Future of the Horne Foundry | The cost of modernization revised upwards, the union asks to be “reassured”

Initially estimated at $500 million, the cost of the Horne Foundry modernization project, aimed at reducing its arsenic emissions, has been “significantly” increased, Glencore announced on Wednesday. The union which represents workers at the factory is asking to be “reassured” about the future of their jobs.


“Our members remain our priority and it is time to reassure them,” said Normanda Mine Workers Union President Shawn Smith.

Wednesday morning, Radio-Canada reported that the estimated cost of reducing arsenic emissions from the Horne Foundry had increased by 50%, from $500 million to $750 million.

According to an internal Economy Ministry document obtained by the public broadcaster, Glencore’s senior management “retains significant doubts about the advisability of carrying out the project”, the document states.

“The Horne Foundry appears to be at a crossroads and its future will likely be decided over the next four weeks,” the document reads.

“The investment of 750 million must absolutely be made in our factory. This is essential to retain our jobs, but also those of other factories and suppliers who depend on the Foundry. What we make is also essential to the ongoing transition, which aims to replace oil with electricity,” argued Mr. Smith.

In a press release released on Wednesday, Glencore confirmed that the costs linked to the Aeris modernization project “have been significantly revised upwards”.

We have met with the government in recent weeks on this subject. Like any company that is preparing to invest such amounts, we want to ensure that we have a stable environment and predictability regarding future operating conditions, in the medium and long term.

Extract from the Glencore press release

Thus, “a new stage of approval from the parent company is required, to validate the overall portrait of the project, including the required investments and the associated risks”.

The office of the Minister of Economy, Innovation and Energy, Pierre Fitzgibbon, confirmed that the document was authentic, adding that he does not have it and does not intend to return it audience.

Quebec imposed on the foundry a reduction in arsenic emissions to 15 ng/m⁠3 and the submission of a plan to achieve 3 ng/m⁠3 by 2027.

Currently, an agreement with the government allows emissions from the smelter to reach an annual average of 100 ng/m⁠3or 33 times more than the Quebec standard of 3 ng/m⁠3.

According to its website, the Rouyn-Noranda factory employs 600 workers. Its closure would also result in the layoff of 550 workers at the CCR refinery in Montreal East, which depends on its production.

“It is a shame that workers are periodically worried about their future. The company and the government should avoid creating unnecessary fears which risk complicating the hiring and retention of staff,” declared the president of the Central Council of Abitibi-Témiscamingue-Nord-du-Québec. CSN, Félix-Antoine Lafleur.

“We believe in our Aeris project, and the major investments linked to our modernization should allow us to become one of the most efficient copper smelters in the world in terms of atmospheric emissions,” concludes the Glencore press release.

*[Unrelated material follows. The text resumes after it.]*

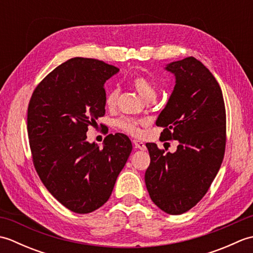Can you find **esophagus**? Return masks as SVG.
Here are the masks:
<instances>
[{"instance_id":"esophagus-1","label":"esophagus","mask_w":253,"mask_h":253,"mask_svg":"<svg viewBox=\"0 0 253 253\" xmlns=\"http://www.w3.org/2000/svg\"><path fill=\"white\" fill-rule=\"evenodd\" d=\"M132 143L133 146H135V148L137 149H140V150H146V144H144L142 141L140 140H132Z\"/></svg>"}]
</instances>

Called to react to the threat of closure hovering over the foundry, the Minister of the Environment Benoit Charette recalled that the company had obligations to respect.

“It’s not a question of investment, it’s a question of results. And we need these investments to achieve them,” he underlined in the press scrum.

The closure of the factory would be “major”, indicated the CAQ MP for Abitibi-Est, Pierre Dufour, referring to the job losses and the consequences on other companies, such as the CCR refinery.

“It’s not a question of reassuring the company. I think everyone has a role to play in this matter. The government must ensure people’s safety with the Public Health Department. On the other hand, the company must also (act as) a good employer,” he said.